6 Ocak 2012 Cuma

ÇAM AĞACI

Çam ağacının diğer ağaçlara nispetle bazı hususiyetleri mevcuttur. Şöyle ki;

Çam ağacı hayatta olduğu müddetçe hiç hal ve renk değiştirmez. Yazın sıcağı, kışın karı, yağmuru, soğuğu, rüzgarı karşısında muhkem bir vaziyette durur. Lisân-ı halle mümine nice dersler verir. O, yazın kavurucu sıcağı karşısında nasıl sararıp, solmuyorsa; kışın karları altında yine aynı tavrını korur ve adeta tebessüm edercesine kadere teslim olur. Diğer pek çok ağaçlar yazın sıcağına uzun zaman dayanamaz, sararıp dökülür yaprakları. Kışın ha keza sanki bir iskelete dönüşür, rüzgar ayrı etkisine alır. Fakat çam ağacının fıtratı apayrı, başkasına zarar veren durumlar onu etkisi altına almaz veya biiznillah alamaz.

Hakiki mümine çam ağacı lisan-ı halle öğüt veriyor. Ve, ''Sen de benim gibi çeşitli sıkıntılara, ibtilalara maruz kalabilirsin ve kalacaksın. Bu bir kanun-u ilâhidir. Dişini sık, renk değiştirme. Yazın sıcağı, kışın karı, tipisi, gecenin karanlığı, ayazı ve zaman zaman kasırgaya dönüşen rüzgarlar karşısında sabırlı, metanetli ol, yön değiştirme, kararlı olup rıza ile karşılamaya çalış ki değerin artsın ve asıl değerinden birşey kaybetmeyesin. Ve böylece oksijenin bol olsun, diğer insanlara ve tüm canlılara faydalı olasın,'' diyor adeta.
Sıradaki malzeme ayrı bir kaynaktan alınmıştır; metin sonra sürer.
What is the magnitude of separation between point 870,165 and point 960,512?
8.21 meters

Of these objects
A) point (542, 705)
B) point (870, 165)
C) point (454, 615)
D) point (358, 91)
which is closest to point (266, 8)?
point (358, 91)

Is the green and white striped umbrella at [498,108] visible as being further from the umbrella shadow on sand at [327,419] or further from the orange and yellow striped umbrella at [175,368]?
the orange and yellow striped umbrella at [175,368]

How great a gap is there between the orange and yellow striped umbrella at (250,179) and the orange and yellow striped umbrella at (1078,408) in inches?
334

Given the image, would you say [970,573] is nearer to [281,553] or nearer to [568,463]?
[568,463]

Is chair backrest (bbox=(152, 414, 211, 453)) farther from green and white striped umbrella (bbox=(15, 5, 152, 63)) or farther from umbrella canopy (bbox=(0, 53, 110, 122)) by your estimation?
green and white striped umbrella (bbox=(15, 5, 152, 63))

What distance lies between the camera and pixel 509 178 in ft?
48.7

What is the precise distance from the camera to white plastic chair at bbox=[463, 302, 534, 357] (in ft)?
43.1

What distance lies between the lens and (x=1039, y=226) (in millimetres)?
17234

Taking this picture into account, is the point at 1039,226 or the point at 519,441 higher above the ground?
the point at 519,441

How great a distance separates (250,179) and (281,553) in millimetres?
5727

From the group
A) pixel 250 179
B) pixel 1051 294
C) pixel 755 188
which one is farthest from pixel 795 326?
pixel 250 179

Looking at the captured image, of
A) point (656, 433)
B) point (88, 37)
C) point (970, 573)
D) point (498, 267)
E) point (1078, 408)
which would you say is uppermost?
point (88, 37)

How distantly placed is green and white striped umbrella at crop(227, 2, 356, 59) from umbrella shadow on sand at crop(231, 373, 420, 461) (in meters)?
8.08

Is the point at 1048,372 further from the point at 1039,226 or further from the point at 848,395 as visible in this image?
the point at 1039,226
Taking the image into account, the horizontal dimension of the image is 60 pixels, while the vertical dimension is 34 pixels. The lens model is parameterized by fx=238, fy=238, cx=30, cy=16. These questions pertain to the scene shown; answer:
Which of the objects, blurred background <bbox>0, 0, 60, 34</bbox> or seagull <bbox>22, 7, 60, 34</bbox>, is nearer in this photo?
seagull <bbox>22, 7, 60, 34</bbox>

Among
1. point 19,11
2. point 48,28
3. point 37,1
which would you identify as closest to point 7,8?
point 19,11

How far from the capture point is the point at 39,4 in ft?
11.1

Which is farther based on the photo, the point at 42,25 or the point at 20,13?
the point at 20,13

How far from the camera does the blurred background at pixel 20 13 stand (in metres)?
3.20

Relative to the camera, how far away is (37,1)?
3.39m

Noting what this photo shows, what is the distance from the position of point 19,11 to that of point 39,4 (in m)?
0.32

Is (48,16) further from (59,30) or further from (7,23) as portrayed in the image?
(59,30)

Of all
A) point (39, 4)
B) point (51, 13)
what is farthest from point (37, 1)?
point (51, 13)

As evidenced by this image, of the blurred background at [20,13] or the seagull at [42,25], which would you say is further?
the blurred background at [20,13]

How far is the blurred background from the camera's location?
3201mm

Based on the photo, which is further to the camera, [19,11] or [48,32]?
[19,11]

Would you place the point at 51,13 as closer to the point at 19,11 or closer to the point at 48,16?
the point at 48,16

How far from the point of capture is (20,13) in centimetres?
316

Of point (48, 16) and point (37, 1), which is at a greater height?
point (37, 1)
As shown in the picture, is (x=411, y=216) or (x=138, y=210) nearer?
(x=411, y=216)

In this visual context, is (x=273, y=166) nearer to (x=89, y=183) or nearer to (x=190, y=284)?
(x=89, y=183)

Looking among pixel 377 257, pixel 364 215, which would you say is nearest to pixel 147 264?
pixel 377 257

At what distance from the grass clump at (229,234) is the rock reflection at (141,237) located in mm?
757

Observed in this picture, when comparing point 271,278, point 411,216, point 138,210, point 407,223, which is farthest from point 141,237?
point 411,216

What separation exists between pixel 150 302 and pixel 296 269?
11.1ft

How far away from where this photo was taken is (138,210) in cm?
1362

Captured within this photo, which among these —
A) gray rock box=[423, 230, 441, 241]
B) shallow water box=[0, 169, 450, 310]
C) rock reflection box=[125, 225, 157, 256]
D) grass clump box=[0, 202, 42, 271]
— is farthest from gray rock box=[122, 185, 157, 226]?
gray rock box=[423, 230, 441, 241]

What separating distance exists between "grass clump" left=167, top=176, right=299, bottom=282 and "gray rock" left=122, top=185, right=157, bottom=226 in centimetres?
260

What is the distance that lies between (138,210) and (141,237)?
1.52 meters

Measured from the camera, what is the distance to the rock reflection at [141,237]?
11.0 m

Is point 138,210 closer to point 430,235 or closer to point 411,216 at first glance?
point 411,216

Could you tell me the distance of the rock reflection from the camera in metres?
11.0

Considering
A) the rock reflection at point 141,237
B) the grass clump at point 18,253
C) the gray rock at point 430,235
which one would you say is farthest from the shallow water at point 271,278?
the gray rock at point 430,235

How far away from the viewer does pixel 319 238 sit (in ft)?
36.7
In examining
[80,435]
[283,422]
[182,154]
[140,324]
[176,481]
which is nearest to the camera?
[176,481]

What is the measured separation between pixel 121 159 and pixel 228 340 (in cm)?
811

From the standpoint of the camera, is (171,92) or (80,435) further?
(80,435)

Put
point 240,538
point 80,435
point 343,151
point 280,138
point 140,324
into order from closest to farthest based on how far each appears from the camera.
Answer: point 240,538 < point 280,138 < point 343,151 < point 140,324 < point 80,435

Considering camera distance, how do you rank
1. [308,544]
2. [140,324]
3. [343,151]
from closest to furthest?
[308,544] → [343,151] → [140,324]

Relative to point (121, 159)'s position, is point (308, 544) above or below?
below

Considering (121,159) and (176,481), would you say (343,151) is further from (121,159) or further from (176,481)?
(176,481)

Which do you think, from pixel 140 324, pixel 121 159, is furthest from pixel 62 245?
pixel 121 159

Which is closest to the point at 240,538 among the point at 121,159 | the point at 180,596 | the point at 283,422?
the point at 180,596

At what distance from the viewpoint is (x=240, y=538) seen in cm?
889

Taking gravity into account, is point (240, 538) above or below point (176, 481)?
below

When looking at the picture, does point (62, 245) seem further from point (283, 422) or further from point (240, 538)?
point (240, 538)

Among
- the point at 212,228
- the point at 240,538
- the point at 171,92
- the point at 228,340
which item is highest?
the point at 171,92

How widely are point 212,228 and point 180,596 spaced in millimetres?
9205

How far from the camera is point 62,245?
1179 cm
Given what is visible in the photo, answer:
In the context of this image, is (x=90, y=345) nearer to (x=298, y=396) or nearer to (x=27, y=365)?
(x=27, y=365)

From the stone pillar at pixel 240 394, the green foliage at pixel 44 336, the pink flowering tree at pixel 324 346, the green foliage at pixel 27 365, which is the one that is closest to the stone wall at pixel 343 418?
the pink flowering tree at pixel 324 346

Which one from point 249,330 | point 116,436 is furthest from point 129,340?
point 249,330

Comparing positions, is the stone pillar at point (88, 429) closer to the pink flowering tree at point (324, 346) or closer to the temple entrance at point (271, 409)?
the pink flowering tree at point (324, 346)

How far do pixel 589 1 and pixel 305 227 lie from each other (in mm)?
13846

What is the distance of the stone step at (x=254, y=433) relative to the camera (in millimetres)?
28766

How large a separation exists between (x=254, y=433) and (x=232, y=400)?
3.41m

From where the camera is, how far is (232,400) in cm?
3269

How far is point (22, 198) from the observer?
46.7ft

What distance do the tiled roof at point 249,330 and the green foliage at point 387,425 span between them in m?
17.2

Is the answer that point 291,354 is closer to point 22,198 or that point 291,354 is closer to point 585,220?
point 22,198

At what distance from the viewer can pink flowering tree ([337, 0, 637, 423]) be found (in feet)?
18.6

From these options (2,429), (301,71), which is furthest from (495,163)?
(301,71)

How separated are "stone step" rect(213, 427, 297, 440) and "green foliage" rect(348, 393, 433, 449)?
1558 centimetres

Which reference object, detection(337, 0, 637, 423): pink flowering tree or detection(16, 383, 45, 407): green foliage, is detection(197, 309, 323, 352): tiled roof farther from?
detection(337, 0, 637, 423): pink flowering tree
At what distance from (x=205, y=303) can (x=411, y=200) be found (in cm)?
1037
Bu, rızayı temsil etmekte ve böylece insanoğlunun kâinat kitabının her bir sayfasından alacağı pek çok hikmetli dersler olduğunu beyan eden Kur'an-ı Kerim ve Efendimiz'in(sav) nurlu beyanları, bu konuya ışık tutmuş olmaktadır.

Renk renk, desen desen güller, çiçekler de ayrı ayrı dillerle mesajlar veriyor adeta. Her biri Rabbinin şahitliğini yapıyor. Hal diliyle konuşuyor kendisini anlayan insanlarla. Onca renkleri, kokuları, desenleriyle insanlara mutluluklar sergiliyorlar. Cenab-ı Hakkın cemal sıfatının tecellileridirler. Ve adeta ''Bizler cennetlerden gönderilen birer numuneyiz, bizim aslımız cennette, sizin cennete karşı meylinizi, muhabbetinizi coşturmak için gönderildik. Dikkat edin, biz bu âleme mahsus olmadığımız için vazifemizi yapıp gideceğiz. Biz gideceğiz, yerimize başkaları gelecek,'' diyorlar.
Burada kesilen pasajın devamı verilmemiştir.